Aufrufe: 0 Autor: Lisa Veröffentlichungszeit: 16.09.2025 Herkunft: Website
Ein Gegenstromkühlturm funktioniert, indem er Luft nach oben gegen den nach unten gerichteten Heißwasserstrom bewegt und so die Effizienz der Wärmeübertragung maximiert.
Über Verteilerrohre und Düsen gelangt warmes Prozesswasser aus der Anlage oben in den Turm.
Sprühdüsen verteilen das heiße Wasser gleichmäßig über die Füllung (Wärmetauschfläche).
Ein Ventilator (Saugzug oder Zwangszug) saugt oder drückt Umgebungsluft **nach oben** vom Boden des Turms.
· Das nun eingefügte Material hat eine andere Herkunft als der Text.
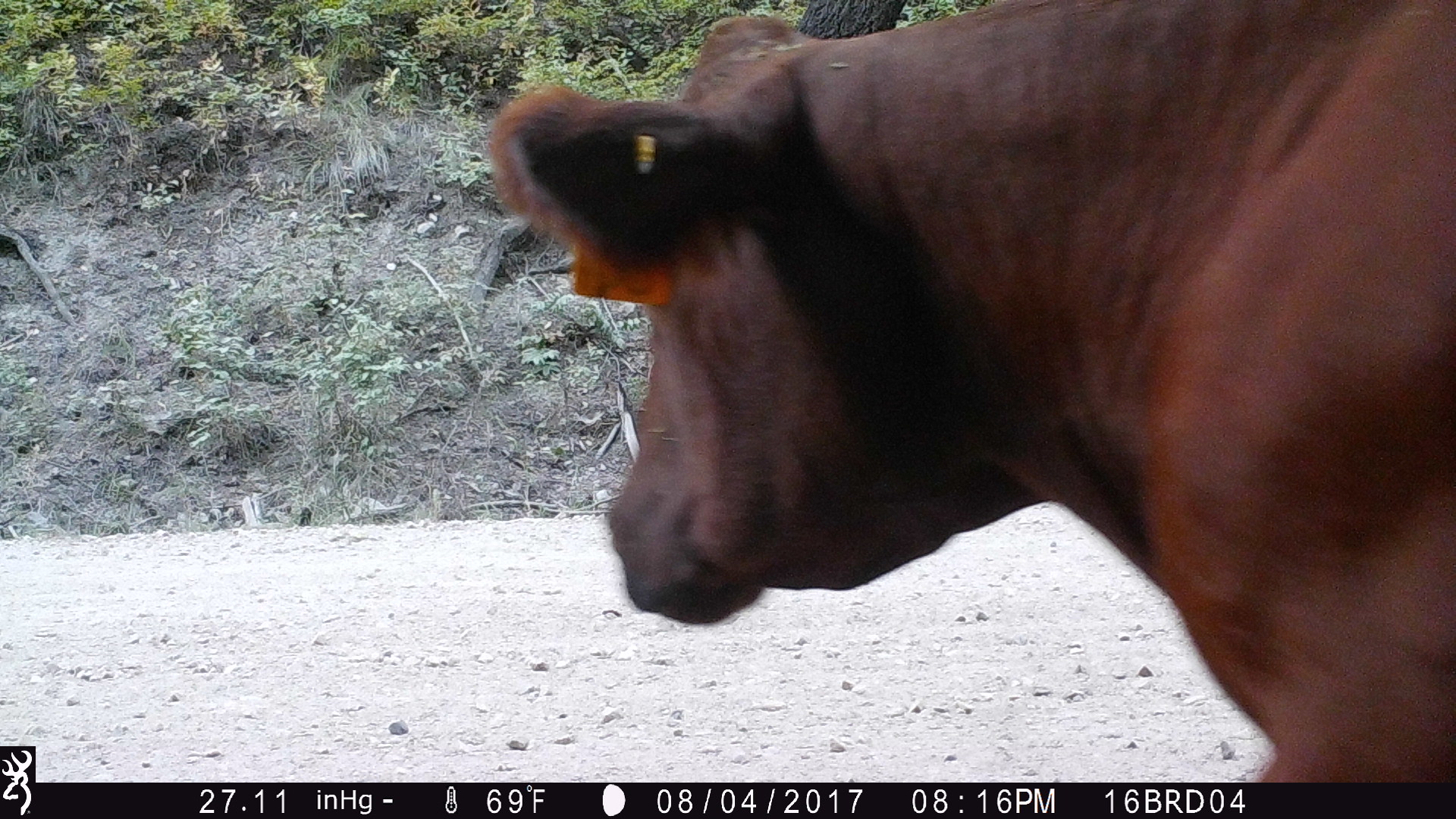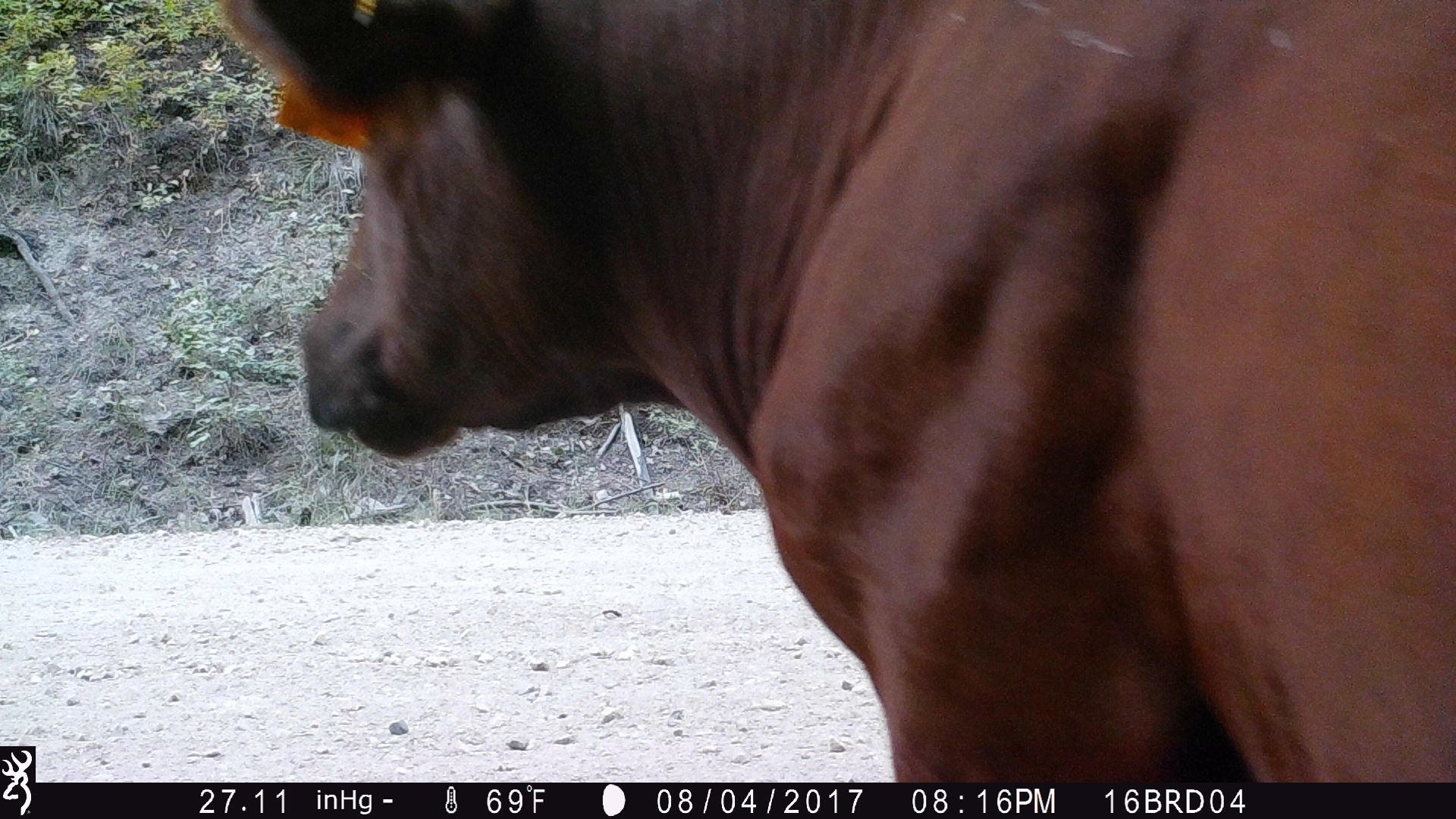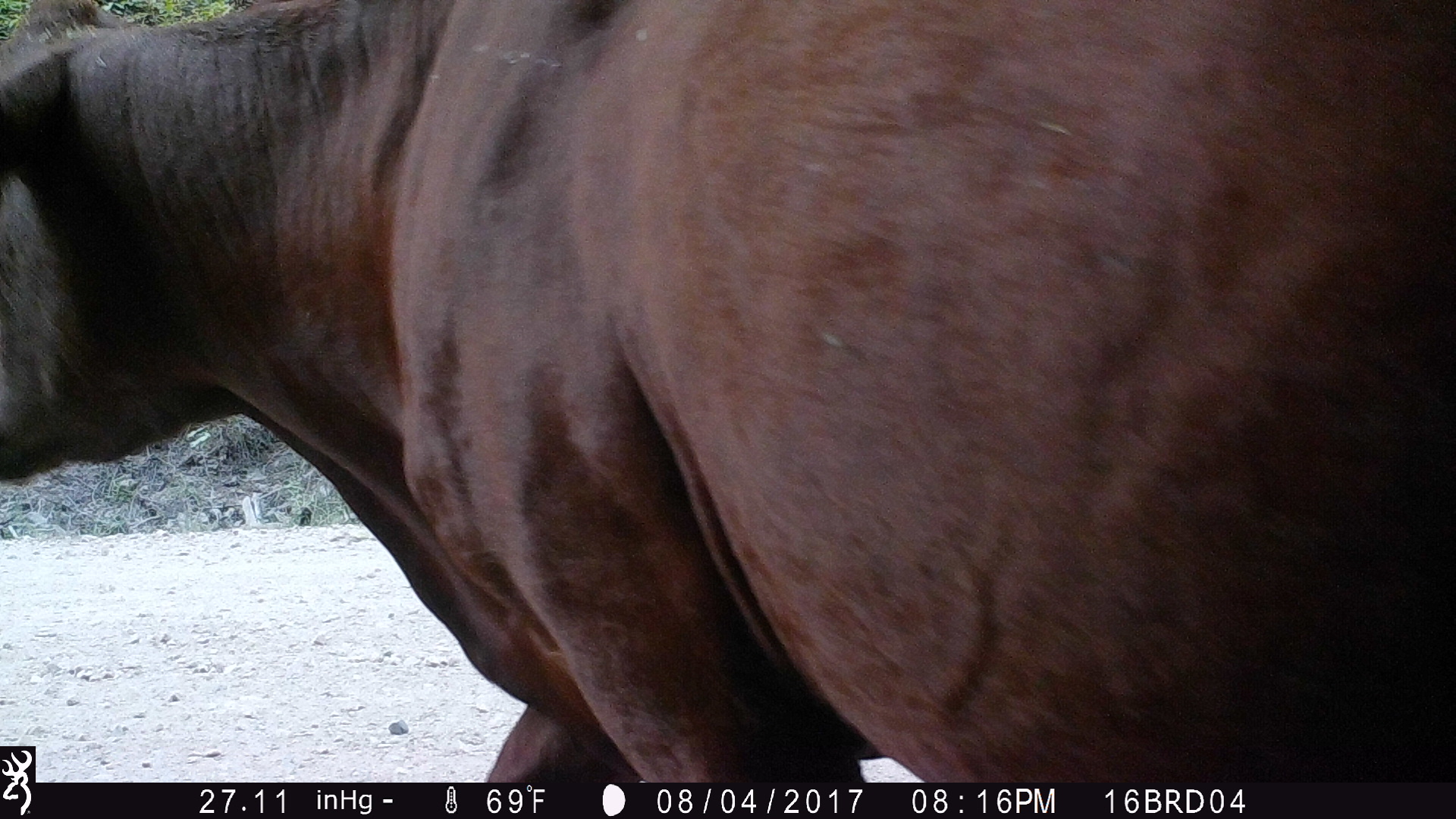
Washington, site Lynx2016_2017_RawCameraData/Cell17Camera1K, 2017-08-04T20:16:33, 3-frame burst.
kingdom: Animalia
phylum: Chordata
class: Mammalia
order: Artiodactyla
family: Bovidae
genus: Bos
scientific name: Bos taurus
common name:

Diese Luftströmungsrichtung ist dem herabfallenden Heißwasser entgegengesetzt (daher „Gegenstrom“).
Wenn Wassertropfen über die Füllung fallen, kommen sie mit der aufsteigenden Luft in Kontakt.
Die Wärmeübertragung erfolgt auf zwei Arten:
Sinnvolle Wärmeübertragung: direkte Kühlung des Wassers aufgrund der Temperaturdifferenz.
Latente Wärmeübertragung (Verdunstung): Ein kleiner Teil des Wassers verdunstet und transportiert dabei Wärme ab.
Das abgekühlte Wasser fällt in das **Kaltwasserbecken** am Boden des Turms.
Dieses gekühlte Wasser wird zurück in den Industrieprozess oder das HVAC-System zurückgeführt.
Warme, feuchte Luft tritt durch die Oberseite des Kühlturms aus.
Tropfenabscheider fangen Wassertropfen auf, um den Wasserverlust zu reduzieren.
Höhere thermische Leistung (Luft kommt direkt mit versprühtem Wasser in Kontakt).
Kompaktes Design (geringerer Platzbedarf als Crossflow).
Besser geeignet für höhere Kühlbereiche.